THE PROBLEM: Copy the lines of the records starting at the one containing "How great a distance separates" and ending at the one containing "36.8 metres", both included. Reproduce them exactly as they appear.

•••••

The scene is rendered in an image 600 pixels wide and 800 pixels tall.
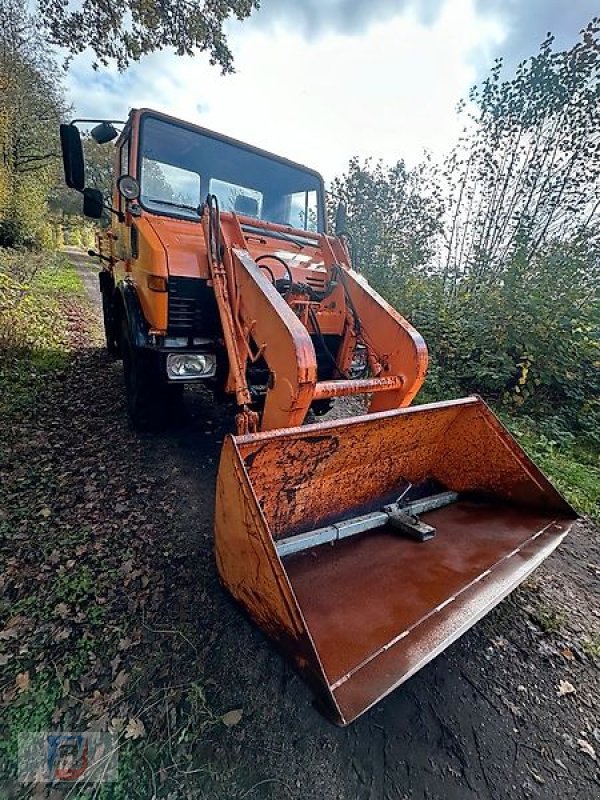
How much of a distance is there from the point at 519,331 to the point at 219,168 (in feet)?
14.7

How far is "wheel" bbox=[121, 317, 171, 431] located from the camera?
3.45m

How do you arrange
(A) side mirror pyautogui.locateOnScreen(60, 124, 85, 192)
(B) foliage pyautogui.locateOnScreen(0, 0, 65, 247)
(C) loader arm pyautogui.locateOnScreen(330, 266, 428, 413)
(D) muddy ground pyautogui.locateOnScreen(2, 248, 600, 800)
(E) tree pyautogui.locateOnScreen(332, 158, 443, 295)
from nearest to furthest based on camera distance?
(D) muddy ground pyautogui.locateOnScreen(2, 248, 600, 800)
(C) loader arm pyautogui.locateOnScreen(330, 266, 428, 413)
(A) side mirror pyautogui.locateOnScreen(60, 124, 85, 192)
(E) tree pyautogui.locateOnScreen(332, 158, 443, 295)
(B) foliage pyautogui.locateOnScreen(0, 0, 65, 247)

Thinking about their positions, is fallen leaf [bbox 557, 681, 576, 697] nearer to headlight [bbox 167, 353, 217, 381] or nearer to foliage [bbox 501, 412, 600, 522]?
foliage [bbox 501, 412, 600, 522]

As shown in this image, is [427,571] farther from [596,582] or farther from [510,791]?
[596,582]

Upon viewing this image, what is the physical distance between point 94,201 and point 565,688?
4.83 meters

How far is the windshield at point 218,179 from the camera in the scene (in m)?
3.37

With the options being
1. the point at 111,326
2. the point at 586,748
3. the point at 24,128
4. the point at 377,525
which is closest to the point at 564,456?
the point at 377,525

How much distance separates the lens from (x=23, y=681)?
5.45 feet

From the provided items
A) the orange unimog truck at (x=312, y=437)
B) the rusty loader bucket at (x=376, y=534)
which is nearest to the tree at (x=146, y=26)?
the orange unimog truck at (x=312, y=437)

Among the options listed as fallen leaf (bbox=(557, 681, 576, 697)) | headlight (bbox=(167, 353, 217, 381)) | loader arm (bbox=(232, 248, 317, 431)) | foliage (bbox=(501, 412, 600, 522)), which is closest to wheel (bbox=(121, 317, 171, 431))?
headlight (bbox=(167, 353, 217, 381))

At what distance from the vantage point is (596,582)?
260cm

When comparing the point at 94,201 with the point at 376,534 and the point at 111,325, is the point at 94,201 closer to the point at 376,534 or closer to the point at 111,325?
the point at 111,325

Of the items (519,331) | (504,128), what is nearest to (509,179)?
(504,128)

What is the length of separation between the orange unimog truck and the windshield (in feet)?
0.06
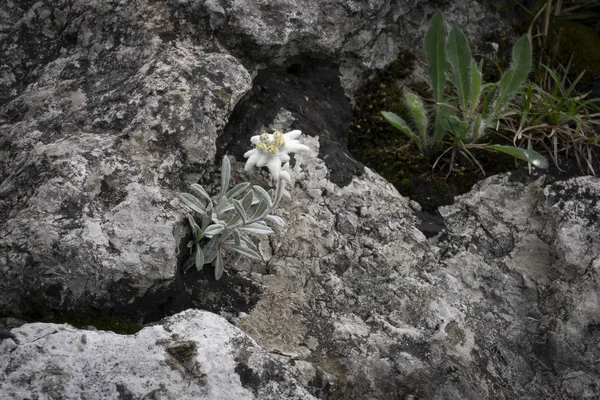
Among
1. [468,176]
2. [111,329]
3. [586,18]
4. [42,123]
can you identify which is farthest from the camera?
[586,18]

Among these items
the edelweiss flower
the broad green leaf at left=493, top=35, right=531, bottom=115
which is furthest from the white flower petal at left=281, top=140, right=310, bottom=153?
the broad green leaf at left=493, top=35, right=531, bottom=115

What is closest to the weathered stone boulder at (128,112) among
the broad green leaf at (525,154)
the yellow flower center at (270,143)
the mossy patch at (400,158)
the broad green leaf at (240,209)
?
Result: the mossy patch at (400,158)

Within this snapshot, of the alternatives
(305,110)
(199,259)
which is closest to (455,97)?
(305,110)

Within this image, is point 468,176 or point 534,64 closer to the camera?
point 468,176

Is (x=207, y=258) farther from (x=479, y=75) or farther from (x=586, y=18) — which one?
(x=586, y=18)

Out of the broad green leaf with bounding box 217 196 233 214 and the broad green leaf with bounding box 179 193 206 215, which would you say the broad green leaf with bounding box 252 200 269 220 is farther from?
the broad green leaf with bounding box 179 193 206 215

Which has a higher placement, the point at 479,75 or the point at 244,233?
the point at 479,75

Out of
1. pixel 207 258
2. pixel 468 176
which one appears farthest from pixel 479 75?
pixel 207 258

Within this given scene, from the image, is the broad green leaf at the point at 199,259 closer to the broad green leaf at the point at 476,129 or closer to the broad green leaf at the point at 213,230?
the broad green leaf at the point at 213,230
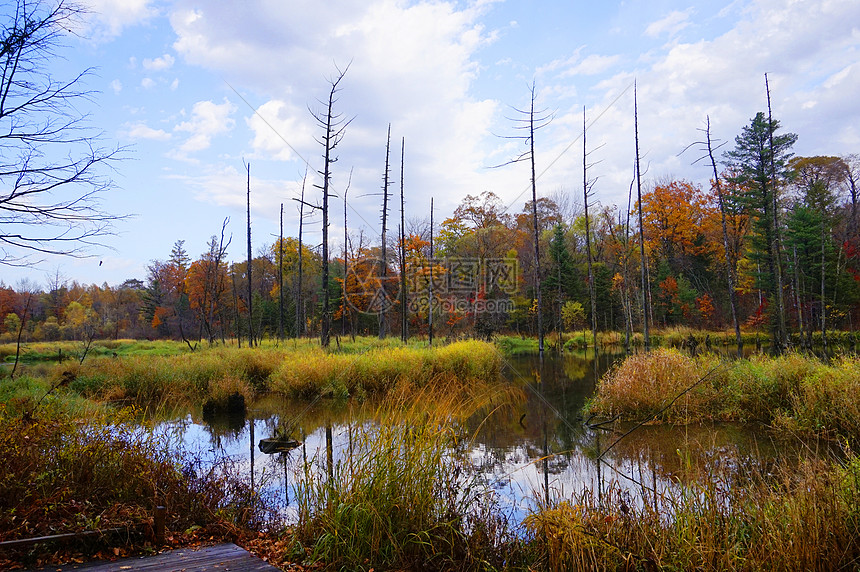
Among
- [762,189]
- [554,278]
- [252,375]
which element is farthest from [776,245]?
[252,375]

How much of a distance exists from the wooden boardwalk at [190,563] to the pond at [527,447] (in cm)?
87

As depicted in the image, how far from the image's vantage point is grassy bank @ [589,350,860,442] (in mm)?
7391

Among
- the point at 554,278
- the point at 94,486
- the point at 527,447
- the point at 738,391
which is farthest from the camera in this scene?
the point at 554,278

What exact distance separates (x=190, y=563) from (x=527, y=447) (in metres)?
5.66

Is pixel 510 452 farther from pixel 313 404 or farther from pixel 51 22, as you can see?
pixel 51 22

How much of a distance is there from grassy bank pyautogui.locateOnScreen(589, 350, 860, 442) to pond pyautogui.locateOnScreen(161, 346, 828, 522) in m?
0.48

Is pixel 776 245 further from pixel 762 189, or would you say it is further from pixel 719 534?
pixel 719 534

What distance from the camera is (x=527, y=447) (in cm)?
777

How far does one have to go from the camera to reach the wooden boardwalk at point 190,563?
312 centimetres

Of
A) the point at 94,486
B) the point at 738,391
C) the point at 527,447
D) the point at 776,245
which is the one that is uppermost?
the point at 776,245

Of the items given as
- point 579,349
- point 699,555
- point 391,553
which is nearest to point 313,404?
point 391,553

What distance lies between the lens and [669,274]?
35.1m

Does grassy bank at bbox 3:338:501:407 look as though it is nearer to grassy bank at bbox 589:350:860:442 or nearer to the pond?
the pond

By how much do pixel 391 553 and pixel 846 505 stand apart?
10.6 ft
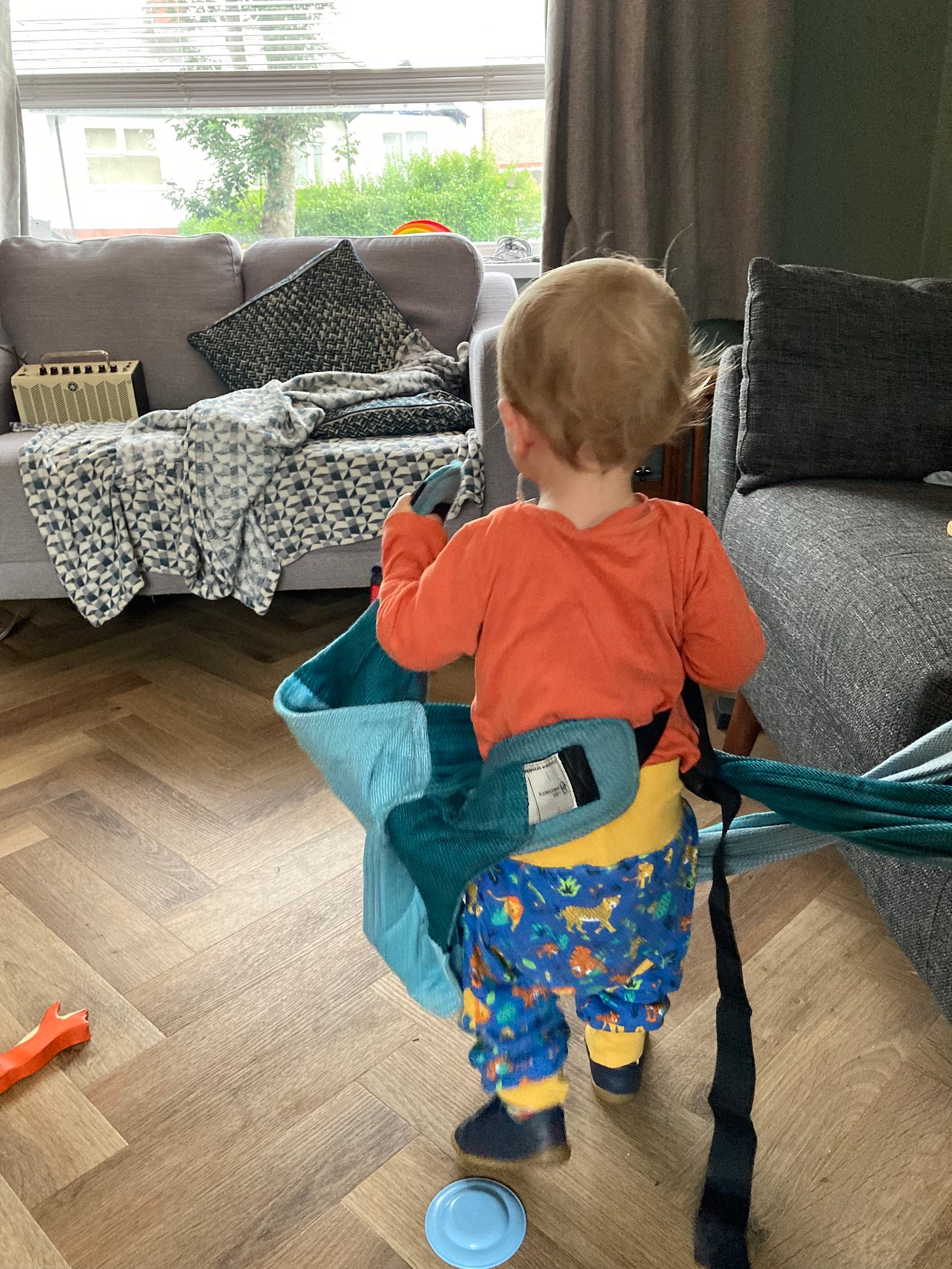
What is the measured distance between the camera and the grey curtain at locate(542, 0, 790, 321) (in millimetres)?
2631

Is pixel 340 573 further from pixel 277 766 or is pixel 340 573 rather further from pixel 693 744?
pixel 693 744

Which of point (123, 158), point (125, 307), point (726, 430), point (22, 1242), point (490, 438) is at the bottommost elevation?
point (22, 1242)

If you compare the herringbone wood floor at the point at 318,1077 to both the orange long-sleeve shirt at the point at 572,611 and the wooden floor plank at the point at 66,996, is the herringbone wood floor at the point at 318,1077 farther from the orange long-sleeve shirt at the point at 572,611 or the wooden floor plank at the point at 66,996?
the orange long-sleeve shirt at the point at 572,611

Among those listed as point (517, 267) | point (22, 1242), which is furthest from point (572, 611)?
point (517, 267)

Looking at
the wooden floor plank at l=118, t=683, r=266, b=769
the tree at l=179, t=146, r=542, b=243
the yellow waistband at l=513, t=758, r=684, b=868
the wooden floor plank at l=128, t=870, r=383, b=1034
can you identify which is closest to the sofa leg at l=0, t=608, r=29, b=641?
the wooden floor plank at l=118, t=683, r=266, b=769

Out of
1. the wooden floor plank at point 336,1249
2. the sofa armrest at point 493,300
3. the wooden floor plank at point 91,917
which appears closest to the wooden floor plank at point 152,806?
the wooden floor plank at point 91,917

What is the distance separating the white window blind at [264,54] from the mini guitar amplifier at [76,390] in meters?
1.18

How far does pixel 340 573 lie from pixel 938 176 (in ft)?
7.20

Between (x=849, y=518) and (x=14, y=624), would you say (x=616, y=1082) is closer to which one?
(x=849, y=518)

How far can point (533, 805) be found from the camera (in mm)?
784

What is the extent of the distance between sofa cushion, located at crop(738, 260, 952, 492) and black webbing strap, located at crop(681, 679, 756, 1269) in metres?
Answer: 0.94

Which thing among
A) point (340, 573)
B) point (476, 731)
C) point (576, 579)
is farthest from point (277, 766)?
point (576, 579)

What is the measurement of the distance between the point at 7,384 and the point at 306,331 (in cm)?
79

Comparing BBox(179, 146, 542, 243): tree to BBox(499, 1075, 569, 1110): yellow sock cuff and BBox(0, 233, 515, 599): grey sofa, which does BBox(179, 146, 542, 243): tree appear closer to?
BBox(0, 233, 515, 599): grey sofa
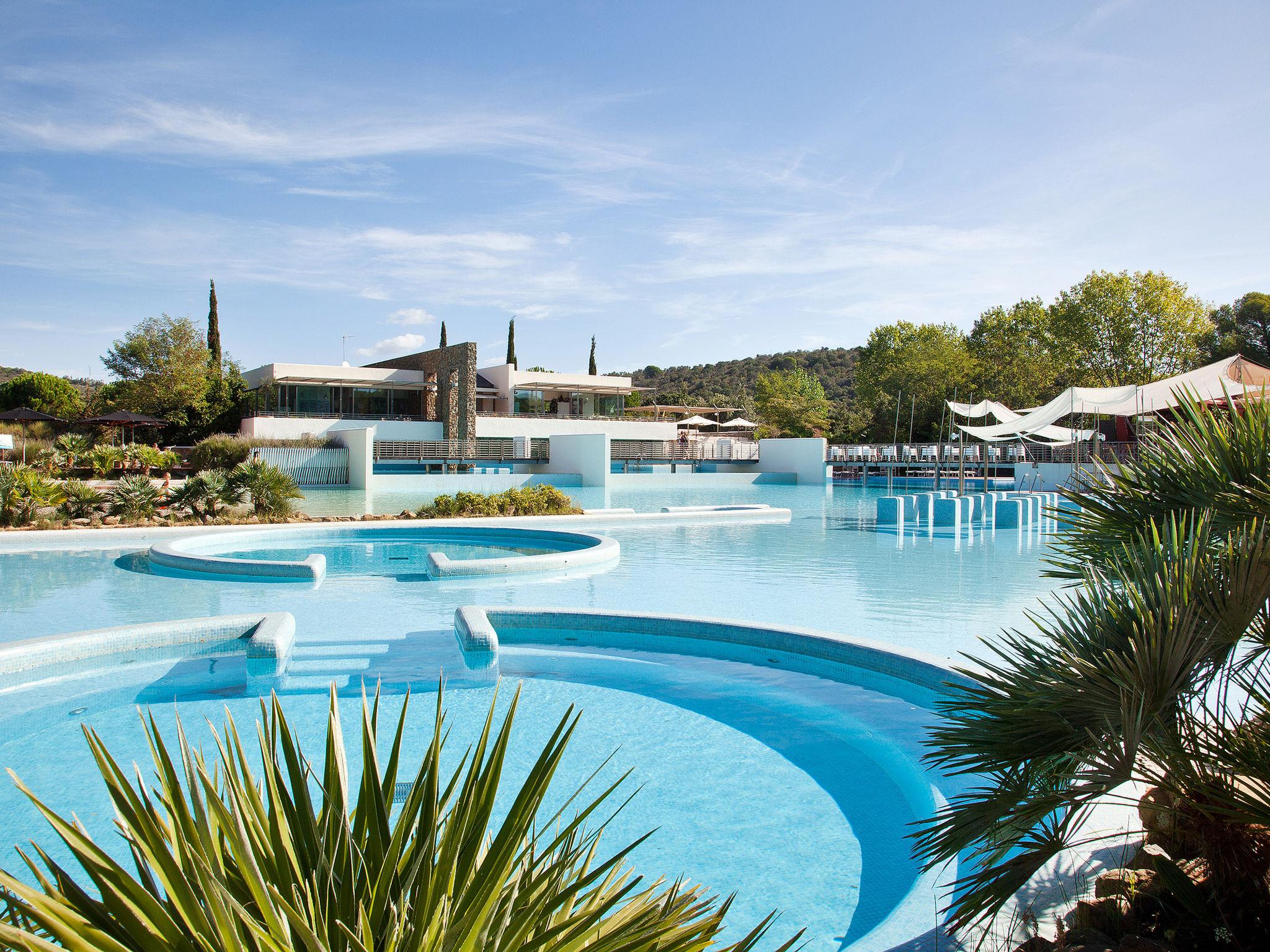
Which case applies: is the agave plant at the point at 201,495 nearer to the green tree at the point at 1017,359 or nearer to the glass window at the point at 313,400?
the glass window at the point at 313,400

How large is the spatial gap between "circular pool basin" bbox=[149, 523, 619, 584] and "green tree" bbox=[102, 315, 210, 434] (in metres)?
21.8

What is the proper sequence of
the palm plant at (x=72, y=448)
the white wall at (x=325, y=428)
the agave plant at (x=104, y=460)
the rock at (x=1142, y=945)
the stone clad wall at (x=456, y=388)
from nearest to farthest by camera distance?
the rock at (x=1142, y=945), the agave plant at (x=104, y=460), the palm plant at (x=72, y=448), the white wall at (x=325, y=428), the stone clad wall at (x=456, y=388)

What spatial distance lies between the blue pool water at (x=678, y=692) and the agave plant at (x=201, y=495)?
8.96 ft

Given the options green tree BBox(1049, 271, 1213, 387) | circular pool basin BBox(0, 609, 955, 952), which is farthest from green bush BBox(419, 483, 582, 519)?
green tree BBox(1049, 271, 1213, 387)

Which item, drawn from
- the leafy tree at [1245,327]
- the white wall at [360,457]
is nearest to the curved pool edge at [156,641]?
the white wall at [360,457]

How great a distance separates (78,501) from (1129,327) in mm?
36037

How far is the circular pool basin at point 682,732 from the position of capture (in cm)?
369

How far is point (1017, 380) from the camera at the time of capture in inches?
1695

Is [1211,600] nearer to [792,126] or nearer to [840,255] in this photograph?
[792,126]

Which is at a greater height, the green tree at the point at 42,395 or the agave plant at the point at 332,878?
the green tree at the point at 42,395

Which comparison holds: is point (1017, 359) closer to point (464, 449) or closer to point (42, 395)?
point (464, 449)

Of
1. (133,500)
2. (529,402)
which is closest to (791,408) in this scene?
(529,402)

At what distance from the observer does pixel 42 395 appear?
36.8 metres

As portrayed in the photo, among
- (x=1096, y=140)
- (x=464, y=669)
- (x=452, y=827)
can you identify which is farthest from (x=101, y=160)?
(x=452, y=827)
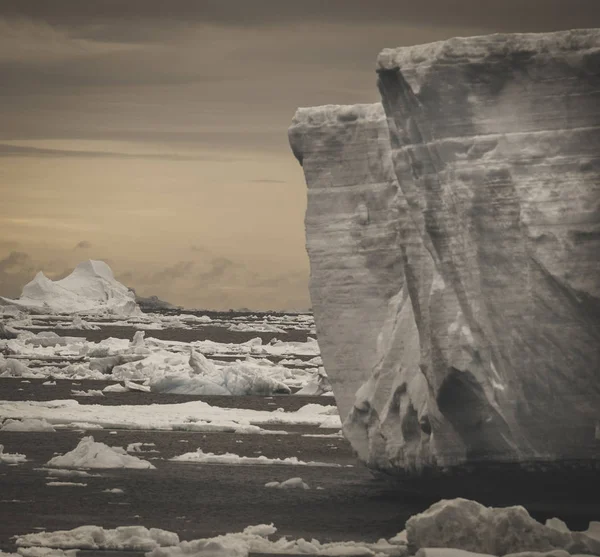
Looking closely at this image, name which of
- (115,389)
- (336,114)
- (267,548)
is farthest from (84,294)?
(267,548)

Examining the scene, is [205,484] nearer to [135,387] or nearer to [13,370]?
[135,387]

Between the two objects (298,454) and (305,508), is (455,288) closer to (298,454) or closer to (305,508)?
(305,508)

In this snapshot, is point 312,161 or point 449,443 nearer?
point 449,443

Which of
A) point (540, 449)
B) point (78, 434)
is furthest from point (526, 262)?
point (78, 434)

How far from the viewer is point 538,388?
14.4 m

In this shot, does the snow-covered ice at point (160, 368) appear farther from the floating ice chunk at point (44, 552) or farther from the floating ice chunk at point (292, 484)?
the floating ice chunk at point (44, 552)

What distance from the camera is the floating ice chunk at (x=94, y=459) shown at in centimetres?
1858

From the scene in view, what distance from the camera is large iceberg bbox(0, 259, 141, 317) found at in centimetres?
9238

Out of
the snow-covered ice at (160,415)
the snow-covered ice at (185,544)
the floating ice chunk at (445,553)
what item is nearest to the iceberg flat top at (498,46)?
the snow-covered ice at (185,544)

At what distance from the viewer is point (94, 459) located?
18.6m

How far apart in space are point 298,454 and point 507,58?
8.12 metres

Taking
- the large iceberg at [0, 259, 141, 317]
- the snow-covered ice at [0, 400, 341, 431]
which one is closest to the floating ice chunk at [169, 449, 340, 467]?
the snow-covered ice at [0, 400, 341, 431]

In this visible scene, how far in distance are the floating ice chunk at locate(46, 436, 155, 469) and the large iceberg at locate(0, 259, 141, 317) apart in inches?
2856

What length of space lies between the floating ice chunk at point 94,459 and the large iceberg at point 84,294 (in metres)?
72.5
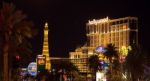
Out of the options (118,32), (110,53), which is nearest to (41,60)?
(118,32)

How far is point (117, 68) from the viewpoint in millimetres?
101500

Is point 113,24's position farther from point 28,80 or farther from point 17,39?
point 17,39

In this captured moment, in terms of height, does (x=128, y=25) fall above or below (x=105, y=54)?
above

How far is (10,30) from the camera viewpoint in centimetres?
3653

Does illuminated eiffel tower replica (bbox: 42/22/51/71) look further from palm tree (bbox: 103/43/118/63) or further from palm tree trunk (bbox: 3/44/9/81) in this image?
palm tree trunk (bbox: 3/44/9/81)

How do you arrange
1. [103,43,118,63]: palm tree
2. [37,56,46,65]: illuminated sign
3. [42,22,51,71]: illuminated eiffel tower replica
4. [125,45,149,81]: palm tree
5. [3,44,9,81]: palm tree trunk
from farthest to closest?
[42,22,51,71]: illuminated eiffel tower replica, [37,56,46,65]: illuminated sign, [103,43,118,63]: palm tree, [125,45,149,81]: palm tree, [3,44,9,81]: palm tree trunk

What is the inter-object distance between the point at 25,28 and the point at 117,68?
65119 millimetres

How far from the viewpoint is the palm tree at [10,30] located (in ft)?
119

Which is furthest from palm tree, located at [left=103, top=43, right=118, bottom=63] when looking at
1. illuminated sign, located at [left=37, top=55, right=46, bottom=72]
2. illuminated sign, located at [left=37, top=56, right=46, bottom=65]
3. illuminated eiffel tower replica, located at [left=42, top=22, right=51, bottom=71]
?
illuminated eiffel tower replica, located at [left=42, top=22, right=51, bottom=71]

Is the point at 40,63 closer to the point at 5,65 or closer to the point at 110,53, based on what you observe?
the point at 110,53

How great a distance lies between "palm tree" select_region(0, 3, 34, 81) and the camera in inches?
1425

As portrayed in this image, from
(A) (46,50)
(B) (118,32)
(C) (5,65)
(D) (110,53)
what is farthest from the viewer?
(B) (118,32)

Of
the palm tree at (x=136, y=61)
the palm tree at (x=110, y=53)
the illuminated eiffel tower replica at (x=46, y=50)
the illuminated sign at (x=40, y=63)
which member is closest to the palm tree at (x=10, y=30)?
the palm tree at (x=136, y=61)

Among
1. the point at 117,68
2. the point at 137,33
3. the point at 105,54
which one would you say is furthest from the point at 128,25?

•••••

CORRECT RESULT:
How great a distance separates (78,501) from (1129,327) in mm?
36037

How far is the circular pool basin at point 682,732 from the position of capture (in cm)?
369

How far is point (1017, 380) from the camera at the time of capture in inches?
1695

Is [1211,600] nearer to [792,126] or nearer to [840,255] in this photograph?
[792,126]

Which is at a greater height, the green tree at the point at 42,395 or the agave plant at the point at 332,878?
the green tree at the point at 42,395

Which comparison holds: is point (1017, 359) closer to point (464, 449) or closer to point (42, 395)?
point (464, 449)

Of
1. (133,500)
2. (529,402)
which is closest to (791,408) in this scene?
(529,402)

At what distance from the observer does pixel 42 395 appear?
36.8 metres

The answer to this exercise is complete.